═══ Records for the task ═══

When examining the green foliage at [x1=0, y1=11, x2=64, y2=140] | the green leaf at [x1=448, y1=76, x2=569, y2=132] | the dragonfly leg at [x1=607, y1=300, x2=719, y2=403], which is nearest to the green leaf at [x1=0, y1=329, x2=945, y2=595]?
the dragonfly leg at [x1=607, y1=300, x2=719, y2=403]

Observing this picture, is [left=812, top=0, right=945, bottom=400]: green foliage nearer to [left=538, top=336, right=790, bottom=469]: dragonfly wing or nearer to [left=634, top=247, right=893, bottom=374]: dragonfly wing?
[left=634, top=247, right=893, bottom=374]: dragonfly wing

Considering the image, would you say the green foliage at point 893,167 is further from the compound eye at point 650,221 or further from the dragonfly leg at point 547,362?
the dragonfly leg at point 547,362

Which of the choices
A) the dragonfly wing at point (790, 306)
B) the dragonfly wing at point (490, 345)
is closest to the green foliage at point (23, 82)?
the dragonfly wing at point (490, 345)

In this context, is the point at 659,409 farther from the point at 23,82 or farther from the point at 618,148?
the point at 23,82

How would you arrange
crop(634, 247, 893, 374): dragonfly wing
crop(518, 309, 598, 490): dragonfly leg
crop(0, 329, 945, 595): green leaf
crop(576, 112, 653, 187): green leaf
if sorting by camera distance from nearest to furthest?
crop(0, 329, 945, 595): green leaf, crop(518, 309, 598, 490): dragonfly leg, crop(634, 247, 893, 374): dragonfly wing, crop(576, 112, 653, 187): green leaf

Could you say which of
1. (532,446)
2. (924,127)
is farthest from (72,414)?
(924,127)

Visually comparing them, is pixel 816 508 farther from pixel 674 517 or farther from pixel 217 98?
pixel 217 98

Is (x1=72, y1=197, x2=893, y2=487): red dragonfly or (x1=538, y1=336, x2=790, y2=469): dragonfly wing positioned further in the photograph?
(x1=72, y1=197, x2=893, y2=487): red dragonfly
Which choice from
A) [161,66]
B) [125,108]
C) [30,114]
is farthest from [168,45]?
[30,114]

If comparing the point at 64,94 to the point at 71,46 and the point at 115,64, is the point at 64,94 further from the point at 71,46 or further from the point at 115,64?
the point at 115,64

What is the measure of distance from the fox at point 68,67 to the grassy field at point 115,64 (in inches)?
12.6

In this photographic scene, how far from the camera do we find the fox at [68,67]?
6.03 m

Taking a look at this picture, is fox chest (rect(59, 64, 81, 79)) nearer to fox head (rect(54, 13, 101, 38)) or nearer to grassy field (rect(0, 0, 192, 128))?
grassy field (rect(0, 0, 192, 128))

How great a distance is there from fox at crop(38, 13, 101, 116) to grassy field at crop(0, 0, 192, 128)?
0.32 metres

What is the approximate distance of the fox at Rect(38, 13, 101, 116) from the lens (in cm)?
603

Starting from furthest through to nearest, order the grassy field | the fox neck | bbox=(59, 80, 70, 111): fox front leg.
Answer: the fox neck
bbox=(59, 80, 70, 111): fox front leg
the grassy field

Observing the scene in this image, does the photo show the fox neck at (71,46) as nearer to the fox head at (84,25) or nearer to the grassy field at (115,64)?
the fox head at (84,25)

═══
═══ Records for the task ═══

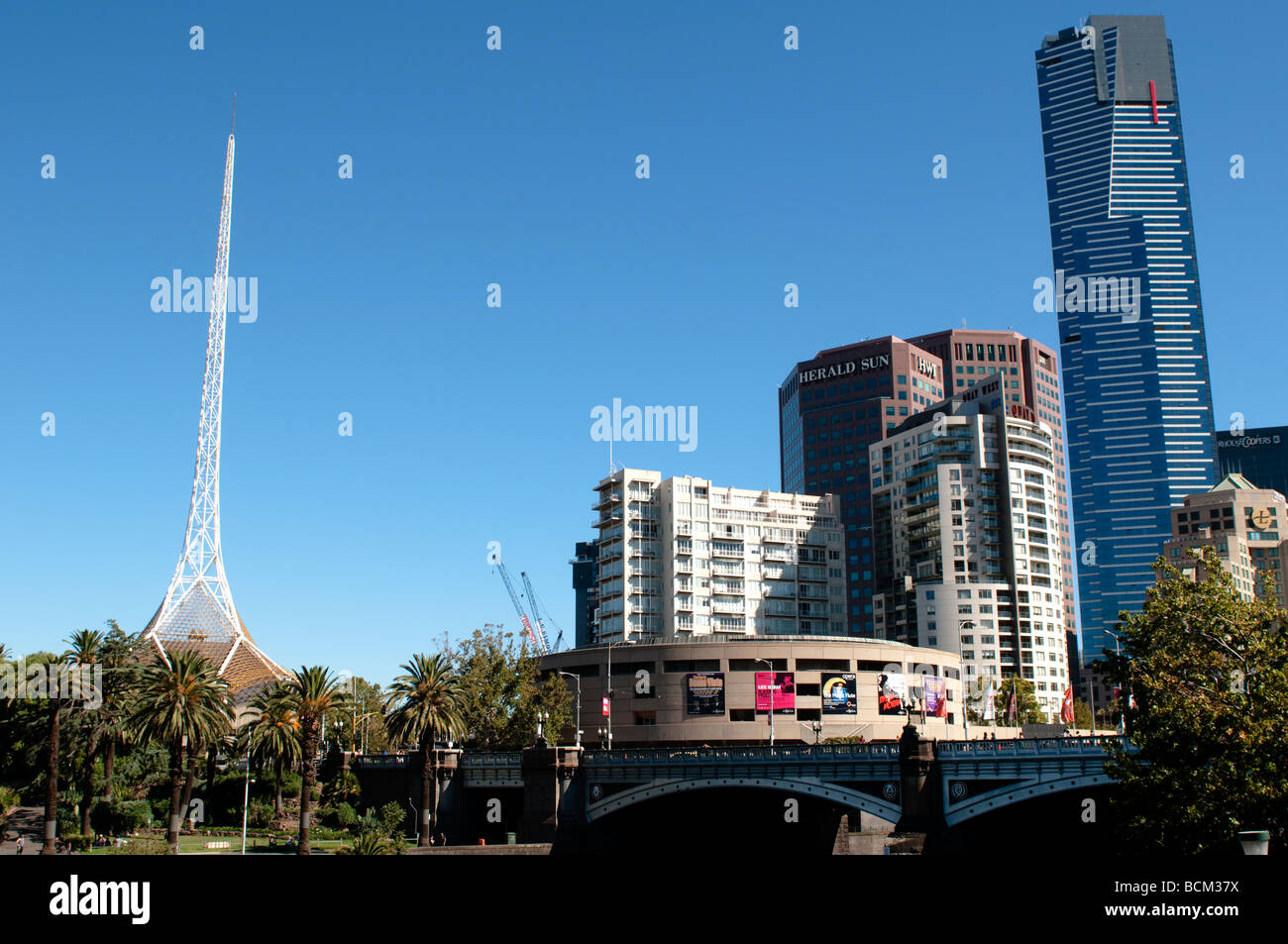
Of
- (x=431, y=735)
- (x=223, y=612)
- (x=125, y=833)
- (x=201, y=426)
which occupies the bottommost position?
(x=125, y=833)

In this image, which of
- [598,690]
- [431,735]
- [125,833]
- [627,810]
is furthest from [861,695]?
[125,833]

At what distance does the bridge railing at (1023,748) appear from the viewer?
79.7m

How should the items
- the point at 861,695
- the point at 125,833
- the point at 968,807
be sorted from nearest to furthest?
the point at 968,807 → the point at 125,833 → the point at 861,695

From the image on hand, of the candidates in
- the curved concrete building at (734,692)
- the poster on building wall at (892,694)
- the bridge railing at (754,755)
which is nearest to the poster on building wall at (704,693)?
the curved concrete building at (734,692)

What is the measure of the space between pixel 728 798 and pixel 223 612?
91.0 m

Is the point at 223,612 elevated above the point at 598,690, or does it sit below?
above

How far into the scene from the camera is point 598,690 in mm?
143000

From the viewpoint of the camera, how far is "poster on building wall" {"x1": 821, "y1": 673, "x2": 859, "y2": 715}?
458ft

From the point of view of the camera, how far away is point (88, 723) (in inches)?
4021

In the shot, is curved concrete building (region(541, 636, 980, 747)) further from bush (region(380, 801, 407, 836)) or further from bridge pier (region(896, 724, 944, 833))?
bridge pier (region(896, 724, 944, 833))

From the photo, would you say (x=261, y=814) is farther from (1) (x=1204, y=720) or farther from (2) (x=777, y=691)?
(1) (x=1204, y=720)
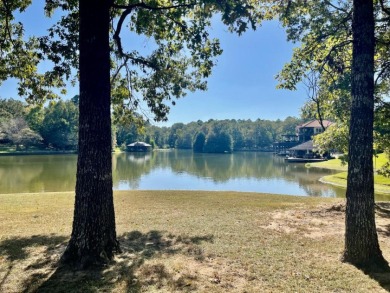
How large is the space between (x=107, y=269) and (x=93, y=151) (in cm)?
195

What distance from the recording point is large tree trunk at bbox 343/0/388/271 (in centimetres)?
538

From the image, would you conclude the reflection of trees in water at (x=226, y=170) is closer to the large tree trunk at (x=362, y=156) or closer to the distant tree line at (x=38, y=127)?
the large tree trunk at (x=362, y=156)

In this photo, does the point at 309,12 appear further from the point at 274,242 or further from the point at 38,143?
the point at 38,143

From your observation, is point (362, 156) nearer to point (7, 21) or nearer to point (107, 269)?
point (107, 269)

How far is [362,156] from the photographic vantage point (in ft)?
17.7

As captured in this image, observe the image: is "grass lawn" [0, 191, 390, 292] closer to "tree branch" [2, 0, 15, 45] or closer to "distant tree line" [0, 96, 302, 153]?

═══

■ What is being asked
List every line in the records above that contains the word "measure", copying each such line in full.

■ Solution
What is the measure of distance from the fox at point 68,67 to the grassy field at point 115,64 (in inches)?
What is the measure of the space between pixel 728 798 and pixel 223 612?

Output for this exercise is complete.